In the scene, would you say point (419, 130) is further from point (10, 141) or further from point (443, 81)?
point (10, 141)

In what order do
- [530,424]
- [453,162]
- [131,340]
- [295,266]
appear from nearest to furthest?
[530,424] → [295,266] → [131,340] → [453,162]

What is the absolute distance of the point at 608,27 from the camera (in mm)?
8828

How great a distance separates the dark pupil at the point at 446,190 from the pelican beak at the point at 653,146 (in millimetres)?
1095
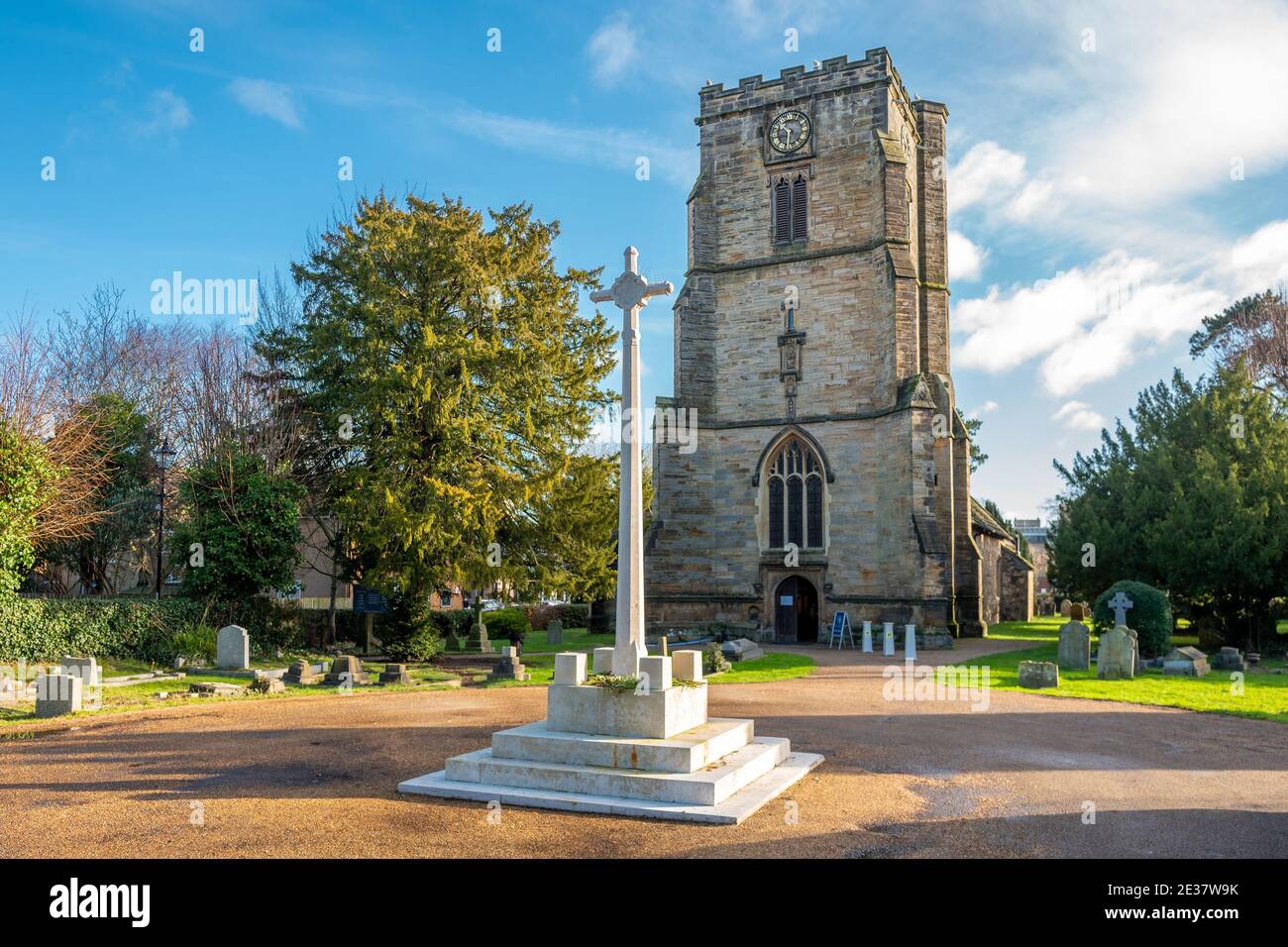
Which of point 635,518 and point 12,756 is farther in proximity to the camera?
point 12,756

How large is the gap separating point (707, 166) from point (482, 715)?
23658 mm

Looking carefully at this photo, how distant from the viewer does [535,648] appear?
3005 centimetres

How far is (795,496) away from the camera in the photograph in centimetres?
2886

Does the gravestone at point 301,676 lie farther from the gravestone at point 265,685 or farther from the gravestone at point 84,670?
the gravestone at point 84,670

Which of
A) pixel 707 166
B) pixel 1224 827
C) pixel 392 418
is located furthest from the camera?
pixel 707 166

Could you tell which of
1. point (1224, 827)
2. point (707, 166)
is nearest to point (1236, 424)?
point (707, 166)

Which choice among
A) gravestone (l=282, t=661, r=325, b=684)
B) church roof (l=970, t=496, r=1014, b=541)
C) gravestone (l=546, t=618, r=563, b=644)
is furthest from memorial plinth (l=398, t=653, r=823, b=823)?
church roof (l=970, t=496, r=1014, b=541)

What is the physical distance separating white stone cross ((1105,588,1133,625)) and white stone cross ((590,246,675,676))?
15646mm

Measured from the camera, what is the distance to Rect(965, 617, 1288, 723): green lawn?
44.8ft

######

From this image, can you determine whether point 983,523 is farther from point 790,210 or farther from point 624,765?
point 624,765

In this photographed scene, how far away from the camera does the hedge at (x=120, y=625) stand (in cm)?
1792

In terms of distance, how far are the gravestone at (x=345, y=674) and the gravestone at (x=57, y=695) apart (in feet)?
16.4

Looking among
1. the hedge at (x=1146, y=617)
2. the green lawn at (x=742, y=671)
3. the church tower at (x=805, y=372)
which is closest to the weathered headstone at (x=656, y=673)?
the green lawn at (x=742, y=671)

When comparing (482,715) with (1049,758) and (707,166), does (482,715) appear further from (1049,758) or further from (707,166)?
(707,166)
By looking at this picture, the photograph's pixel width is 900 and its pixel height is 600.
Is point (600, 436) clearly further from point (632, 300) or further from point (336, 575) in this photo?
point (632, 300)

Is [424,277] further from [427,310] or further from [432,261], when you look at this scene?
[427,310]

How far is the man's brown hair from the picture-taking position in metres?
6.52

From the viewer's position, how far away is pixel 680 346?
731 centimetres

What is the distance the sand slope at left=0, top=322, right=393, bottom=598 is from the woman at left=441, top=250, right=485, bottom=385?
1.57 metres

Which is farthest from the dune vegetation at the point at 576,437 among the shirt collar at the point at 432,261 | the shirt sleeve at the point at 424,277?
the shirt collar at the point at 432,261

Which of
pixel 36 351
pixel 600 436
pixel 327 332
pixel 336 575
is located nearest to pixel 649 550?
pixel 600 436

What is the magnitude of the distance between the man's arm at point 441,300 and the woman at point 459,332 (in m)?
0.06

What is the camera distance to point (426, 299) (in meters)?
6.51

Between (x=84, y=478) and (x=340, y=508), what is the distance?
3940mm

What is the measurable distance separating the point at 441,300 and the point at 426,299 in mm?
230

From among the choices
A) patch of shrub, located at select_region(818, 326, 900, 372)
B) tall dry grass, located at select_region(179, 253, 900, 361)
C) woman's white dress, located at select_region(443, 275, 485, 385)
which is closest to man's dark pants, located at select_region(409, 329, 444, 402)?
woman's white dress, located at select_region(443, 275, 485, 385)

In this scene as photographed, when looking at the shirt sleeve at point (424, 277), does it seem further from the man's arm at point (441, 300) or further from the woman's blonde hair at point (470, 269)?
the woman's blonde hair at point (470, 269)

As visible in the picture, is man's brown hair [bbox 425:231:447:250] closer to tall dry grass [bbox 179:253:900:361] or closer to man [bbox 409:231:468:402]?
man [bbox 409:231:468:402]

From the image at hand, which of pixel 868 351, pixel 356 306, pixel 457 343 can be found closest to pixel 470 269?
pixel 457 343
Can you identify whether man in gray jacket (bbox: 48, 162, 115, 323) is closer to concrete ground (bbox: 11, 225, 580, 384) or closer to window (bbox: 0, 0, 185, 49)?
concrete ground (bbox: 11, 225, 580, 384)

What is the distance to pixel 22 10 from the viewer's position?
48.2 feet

######

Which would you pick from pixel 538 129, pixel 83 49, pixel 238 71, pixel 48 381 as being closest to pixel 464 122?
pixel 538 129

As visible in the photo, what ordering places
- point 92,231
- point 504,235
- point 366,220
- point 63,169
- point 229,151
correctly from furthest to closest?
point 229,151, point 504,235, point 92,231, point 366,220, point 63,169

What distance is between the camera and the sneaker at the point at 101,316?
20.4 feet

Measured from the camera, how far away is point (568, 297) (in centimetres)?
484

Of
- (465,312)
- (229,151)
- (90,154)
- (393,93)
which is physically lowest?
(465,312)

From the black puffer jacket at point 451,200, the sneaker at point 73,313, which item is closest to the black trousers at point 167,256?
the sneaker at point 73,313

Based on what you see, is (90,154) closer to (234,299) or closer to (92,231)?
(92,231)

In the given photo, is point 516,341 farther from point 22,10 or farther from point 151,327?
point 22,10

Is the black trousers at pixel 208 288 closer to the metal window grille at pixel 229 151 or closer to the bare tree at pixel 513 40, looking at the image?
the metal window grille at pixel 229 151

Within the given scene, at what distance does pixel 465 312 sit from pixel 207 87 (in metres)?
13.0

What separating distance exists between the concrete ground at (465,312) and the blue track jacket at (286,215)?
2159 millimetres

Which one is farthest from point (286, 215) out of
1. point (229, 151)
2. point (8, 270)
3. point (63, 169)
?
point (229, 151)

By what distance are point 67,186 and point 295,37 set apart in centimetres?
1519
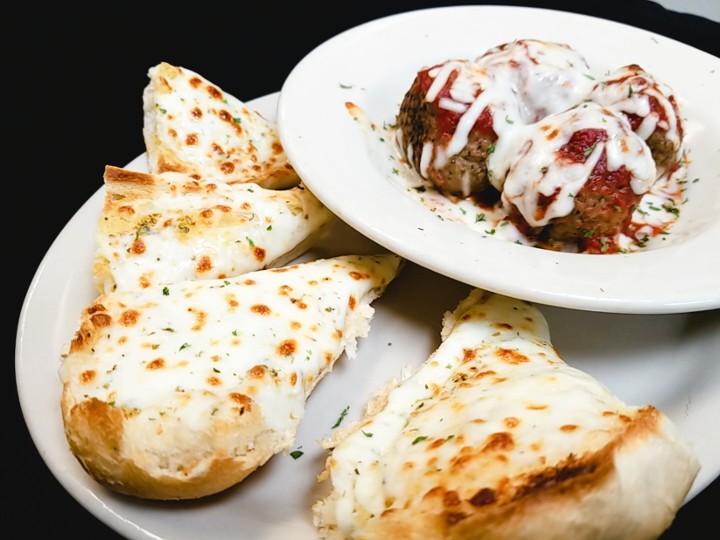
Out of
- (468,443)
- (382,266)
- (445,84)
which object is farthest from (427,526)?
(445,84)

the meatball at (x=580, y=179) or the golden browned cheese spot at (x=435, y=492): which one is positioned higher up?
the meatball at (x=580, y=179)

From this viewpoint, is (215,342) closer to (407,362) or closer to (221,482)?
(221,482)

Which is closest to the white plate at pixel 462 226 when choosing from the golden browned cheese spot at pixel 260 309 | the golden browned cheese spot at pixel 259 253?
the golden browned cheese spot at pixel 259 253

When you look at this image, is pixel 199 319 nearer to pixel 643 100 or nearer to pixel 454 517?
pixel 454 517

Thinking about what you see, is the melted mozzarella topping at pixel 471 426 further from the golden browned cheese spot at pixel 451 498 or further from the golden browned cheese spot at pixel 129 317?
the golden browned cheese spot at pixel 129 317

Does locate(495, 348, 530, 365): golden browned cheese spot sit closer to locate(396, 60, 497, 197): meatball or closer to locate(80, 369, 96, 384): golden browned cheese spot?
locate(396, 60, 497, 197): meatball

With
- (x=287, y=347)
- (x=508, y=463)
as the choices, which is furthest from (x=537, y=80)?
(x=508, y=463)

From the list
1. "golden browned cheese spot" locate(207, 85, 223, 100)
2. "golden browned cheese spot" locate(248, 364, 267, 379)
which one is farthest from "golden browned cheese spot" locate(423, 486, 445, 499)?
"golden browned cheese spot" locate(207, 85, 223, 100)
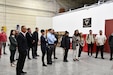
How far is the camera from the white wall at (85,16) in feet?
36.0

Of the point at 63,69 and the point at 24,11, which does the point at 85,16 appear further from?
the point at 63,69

######

* Required work
Locate each line in the items above that contains the word "sleeve", and copy every such line in full.

* The reply
Which is farthest from the dune vegetation at the point at 576,437 among the shirt collar at the point at 432,261 | the shirt sleeve at the point at 424,277?
In this scene as photographed, when looking at the shirt sleeve at point (424, 277), does it seem further from the man's arm at point (441, 300) or further from the woman's blonde hair at point (470, 269)?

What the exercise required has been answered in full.